DOCUMENT EXTRACT:
Two British banks recently agreed to pay significant penalties to settle allegations of violations of the Bank Secrecy Act and U.S. sanctions programs, with deficiencies in each bank’s Bank Secrecy Act/anti-money laundering (“BSA/AML”) compliance program underlying each case. On December 10, Standard Chartered Bank (“SCB”) reached a $132 million settlement with the Office of Foreign Assets Control (“OFAC”). On December 11, HSBC reached a collective settlement with the Financial Crimes Enforcement Network, the Department of Justice, OFAC, the Federal Reserve Board and the Office of the Comptroller of Currency, with penalties assessed against HSBC totaling more than $1.9 billion.
The SCB settlement arose primarily out of SCB’s dealings with Iranian banks and entities. OFAC’s director states the SCB settlement was the result of an investigation into SCB’s “attempts to violate U.S. sanctions programs through the ‘stripping’ from payment messages of critical information.” OFAC alleged that SCB had interfered with the implementation of U.S. economic sanctions through such practices as “omitting or removing material references to U.S.-sanctioned locations or entities from payment messages sent to U.S. financial institutions,” “replacing the names of ordering customers on payment messages” and “sending payment messages to or through the United States without references to locations or entities implicating U.S. sanctions.”

LISTED RECORDS:
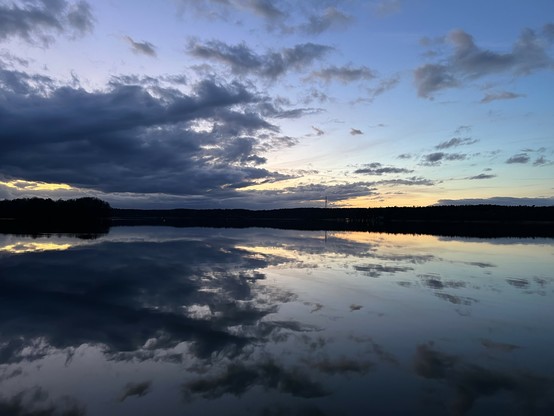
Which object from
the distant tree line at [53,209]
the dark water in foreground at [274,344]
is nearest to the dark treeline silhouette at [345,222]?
the distant tree line at [53,209]

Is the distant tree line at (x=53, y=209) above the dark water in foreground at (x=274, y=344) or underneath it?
above

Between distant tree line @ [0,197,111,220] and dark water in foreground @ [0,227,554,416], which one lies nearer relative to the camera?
dark water in foreground @ [0,227,554,416]

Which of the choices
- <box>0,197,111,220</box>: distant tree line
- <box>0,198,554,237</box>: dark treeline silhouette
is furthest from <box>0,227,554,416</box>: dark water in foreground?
<box>0,197,111,220</box>: distant tree line

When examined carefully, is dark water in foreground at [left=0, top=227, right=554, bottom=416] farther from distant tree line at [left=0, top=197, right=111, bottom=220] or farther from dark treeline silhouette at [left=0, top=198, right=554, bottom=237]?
distant tree line at [left=0, top=197, right=111, bottom=220]

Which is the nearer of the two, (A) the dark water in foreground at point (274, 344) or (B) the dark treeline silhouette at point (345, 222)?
(A) the dark water in foreground at point (274, 344)

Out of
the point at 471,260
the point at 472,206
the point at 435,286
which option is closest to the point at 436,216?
the point at 472,206

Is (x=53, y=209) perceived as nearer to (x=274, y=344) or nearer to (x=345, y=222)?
(x=345, y=222)

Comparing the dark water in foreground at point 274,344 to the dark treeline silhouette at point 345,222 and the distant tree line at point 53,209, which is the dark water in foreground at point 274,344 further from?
the distant tree line at point 53,209

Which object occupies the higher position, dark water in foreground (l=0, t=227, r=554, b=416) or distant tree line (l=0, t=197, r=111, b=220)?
distant tree line (l=0, t=197, r=111, b=220)

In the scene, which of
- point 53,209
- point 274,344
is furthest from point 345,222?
point 274,344

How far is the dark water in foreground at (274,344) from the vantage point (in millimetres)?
6910

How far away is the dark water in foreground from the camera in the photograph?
272 inches

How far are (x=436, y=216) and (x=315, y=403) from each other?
18385cm

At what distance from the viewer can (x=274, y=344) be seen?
9789 mm
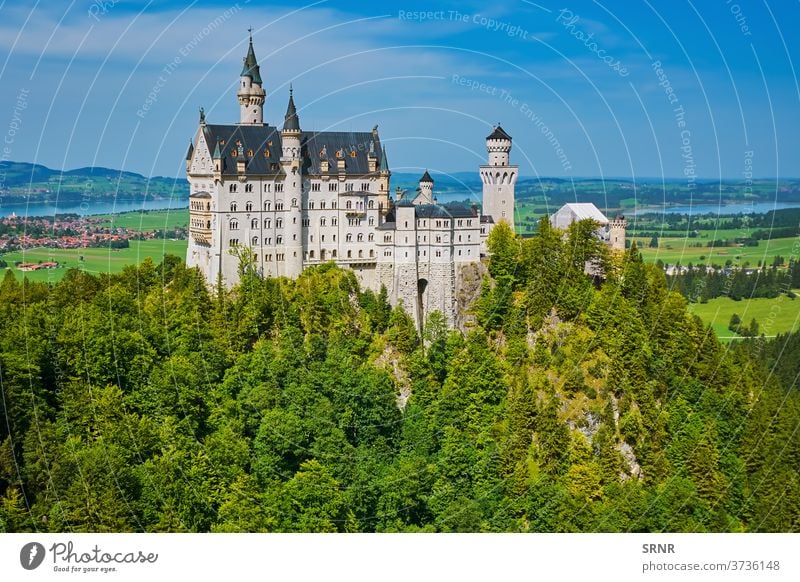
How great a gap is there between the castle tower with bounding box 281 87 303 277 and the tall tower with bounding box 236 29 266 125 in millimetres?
3870

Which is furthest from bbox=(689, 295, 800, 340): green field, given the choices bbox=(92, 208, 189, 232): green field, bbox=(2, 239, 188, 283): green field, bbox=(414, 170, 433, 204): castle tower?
bbox=(2, 239, 188, 283): green field

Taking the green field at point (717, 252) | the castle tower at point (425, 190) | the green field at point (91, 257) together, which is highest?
the castle tower at point (425, 190)

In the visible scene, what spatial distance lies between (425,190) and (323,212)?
7.93 metres

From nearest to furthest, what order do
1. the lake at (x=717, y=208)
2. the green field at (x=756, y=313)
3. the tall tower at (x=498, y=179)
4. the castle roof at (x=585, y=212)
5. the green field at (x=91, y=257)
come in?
the tall tower at (x=498, y=179)
the green field at (x=91, y=257)
the castle roof at (x=585, y=212)
the lake at (x=717, y=208)
the green field at (x=756, y=313)

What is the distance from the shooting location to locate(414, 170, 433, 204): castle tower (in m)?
78.3

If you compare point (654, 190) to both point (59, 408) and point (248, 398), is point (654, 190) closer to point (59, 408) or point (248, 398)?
point (248, 398)

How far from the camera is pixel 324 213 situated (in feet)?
266

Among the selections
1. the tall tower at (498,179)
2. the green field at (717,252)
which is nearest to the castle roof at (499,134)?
the tall tower at (498,179)

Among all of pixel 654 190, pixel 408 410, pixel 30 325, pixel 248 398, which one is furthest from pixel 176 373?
pixel 654 190

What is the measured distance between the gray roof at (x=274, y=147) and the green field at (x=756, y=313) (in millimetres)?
36621

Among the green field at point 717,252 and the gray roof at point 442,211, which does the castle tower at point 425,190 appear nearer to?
the gray roof at point 442,211

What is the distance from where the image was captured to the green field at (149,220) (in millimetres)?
94863

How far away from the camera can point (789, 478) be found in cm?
6694

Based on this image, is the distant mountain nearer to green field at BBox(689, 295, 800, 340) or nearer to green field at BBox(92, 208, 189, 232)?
green field at BBox(92, 208, 189, 232)
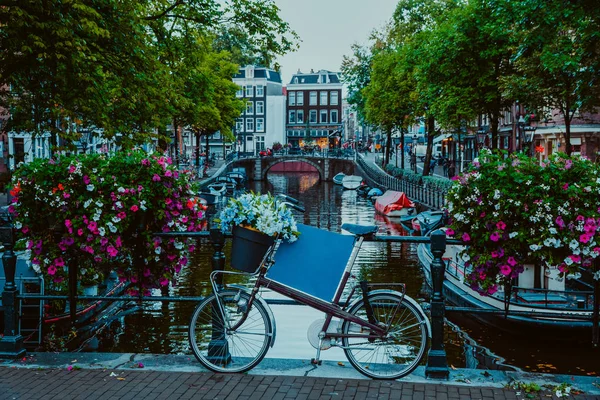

PROBLEMS AND TASKS:
**a.** Echo the part of the passage on the bank settlements that begins at the words "Two British banks" and stops after the words "than $1.9 billion.".
**b.** Duplicate the lines of the records, beginning at the line that has "What is the distance from where" and stopping after the last line of the records, leaving out any pictures.
The passage on the bank settlements and the records have nothing to do with each other.

SOLUTIONS IN ORDER:
**a.**
Two British banks recently agreed to pay significant penalties to settle allegations of violations of the Bank Secrecy Act and U.S. sanctions programs, with deficiencies in each bank’s Bank Secrecy Act/anti-money laundering (“BSA/AML”) compliance program underlying each case. On December 10, Standard Chartered Bank (“SCB”) reached a $132 million settlement with the Office of Foreign Assets Control (“OFAC”). On December 11, HSBC reached a collective settlement with the Financial Crimes Enforcement Network, the Department of Justice, OFAC, the Federal Reserve Board and the Office of the Comptroller of Currency, with penalties assessed against HSBC totaling more than $1.9 billion.

**b.**
What is the distance from where the image was captured to the green field at (149,220) (in millimetres)?
94863

How far away from the camera can point (789, 478) be found in cm?
6694

Based on this image, is the distant mountain nearer to green field at BBox(689, 295, 800, 340) or nearer to green field at BBox(92, 208, 189, 232)?
green field at BBox(92, 208, 189, 232)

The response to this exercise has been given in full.